* **Estratto fornito**:

************

Stanno preparando un'altra riforma in stile split payment. Una «polpetta avveleneta camuffata da favore». Apparentemente a saldo zero, senza costi aggiuntivi per il contribuente. Anzi ufficialmente la motivazione è semplificare la vita alle partite Iva alle prese con l'eredità pesante della pandemia. In realtà i cambiamenti che il governo potrebbe varare a breve potrebbero rivelarsi dannosi per chi svolge un'attività autonoma, con una sottrazione di liquidità proprio nel momento peggiore.
L'allarme è arrivato ancora una volta dall'ex viceministro all'Economia Enrico Zanetti e riguarda un annuncio fatto tempo fa dal direttore dell'Agenzia delle entrate Ruffini. In sintesi, il governo sta studiando di introdurre una riforma nella riscossione delle imposte sul reddito di partite Iva e piccole imprese: l'abbandono del meccanismo basato sugli acconti di giugno e di novembre per passare a un versamento su base mensile o trimestrale. Un criterio puramente di cassa, quindi, simile a quello già in vigore per l'Iva.
Più che una semplificazione un modo per migliorare la situazione di cassa dello Stato, a quanto pare. L'abbandono del metodo degli acconti avrebbe infatti delle motivazioni molto contingenti e poco strutturali. «Essendo il 2020 un annus horribilis per le partite Iva - spiega Zanetti - gli acconti 2021 di giugno e novembre, calcolati sul reddito 2020, saranno molto bassi e l'Erario dovrebbe attendere il saldo di giugno 2022 per incassare. Se invece l'Erario comincia già da febbraio 2021 ad incassare sul reddito provvisorio del mese di gennaio 2021 (e così via mese dopo mese), i soldi entrano nelle casse dello Stato (ed escono dalle tasche delle partite Iva) molto prima».

************

* **Materiale fornito**:
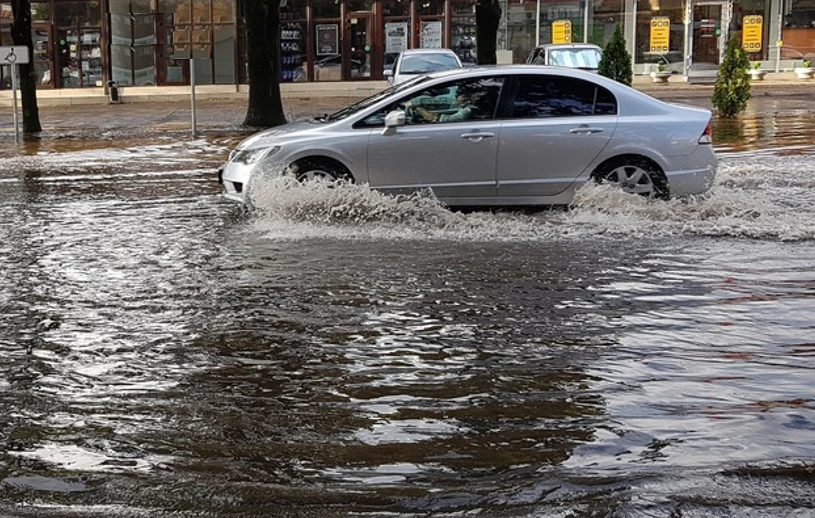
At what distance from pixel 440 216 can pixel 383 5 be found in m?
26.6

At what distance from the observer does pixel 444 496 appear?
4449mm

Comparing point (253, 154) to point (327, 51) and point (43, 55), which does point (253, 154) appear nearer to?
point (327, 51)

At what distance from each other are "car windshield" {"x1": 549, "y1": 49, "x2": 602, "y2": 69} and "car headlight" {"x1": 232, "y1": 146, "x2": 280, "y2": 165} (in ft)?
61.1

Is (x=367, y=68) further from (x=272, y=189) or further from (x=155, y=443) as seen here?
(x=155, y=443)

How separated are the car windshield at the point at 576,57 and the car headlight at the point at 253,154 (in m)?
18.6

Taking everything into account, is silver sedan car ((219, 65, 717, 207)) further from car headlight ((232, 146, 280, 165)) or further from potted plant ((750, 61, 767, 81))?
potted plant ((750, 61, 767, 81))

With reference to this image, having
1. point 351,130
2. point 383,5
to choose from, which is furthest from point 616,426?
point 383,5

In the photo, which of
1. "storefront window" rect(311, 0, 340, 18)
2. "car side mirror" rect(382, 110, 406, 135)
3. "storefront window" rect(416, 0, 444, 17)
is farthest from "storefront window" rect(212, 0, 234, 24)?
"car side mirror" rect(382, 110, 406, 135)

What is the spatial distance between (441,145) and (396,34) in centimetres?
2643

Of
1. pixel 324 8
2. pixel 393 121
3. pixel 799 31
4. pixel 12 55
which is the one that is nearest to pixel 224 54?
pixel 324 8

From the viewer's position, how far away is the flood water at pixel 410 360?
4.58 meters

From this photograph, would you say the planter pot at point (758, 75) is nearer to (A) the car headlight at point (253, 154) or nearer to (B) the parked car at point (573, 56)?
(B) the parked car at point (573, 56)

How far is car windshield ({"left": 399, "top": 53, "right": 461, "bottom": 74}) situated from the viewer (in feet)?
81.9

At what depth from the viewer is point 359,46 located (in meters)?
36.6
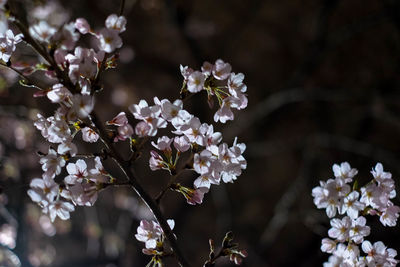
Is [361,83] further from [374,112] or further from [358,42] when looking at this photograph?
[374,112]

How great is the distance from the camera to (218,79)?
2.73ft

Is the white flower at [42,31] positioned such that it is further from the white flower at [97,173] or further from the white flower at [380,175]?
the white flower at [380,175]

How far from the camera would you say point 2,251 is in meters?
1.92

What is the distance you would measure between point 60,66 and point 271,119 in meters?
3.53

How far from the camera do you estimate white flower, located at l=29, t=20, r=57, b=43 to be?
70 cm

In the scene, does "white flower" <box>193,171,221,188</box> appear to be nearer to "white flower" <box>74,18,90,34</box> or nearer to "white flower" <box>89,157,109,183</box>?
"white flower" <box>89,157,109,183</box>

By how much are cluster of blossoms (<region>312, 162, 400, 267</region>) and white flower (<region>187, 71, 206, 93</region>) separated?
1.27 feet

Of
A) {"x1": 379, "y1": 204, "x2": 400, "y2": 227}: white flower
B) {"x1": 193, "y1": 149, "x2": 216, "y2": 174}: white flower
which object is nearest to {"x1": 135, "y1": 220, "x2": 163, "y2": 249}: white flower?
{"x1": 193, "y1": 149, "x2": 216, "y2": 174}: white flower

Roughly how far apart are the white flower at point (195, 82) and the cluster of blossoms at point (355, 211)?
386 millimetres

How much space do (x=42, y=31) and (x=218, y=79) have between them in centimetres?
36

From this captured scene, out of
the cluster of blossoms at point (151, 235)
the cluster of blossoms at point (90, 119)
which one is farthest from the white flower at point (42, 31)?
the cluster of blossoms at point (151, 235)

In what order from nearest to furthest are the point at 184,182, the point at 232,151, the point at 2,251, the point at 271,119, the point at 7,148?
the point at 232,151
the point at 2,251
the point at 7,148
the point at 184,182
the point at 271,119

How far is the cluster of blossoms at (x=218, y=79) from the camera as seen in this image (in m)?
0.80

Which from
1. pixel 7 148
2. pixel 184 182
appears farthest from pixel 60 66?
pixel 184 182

************

* **Descrizione del compito**: Stampa senza modifiche la parte dell'estratto sulla riscossione delle imposte che inizia con "Stanno preparando un'altra" e termina con "nel momento peggiore.".

* **Risultato del compito**:
Stanno preparando un'altra riforma in stile split payment. Una «polpetta avveleneta camuffata da favore». Apparentemente a saldo zero, senza costi aggiuntivi per il contribuente. Anzi ufficialmente la motivazione è semplificare la vita alle partite Iva alle prese con l'eredità pesante della pandemia. In realtà i cambiamenti che il governo potrebbe varare a breve potrebbero rivelarsi dannosi per chi svolge un'attività autonoma, con una sottrazione di liquidità proprio nel momento peggiore.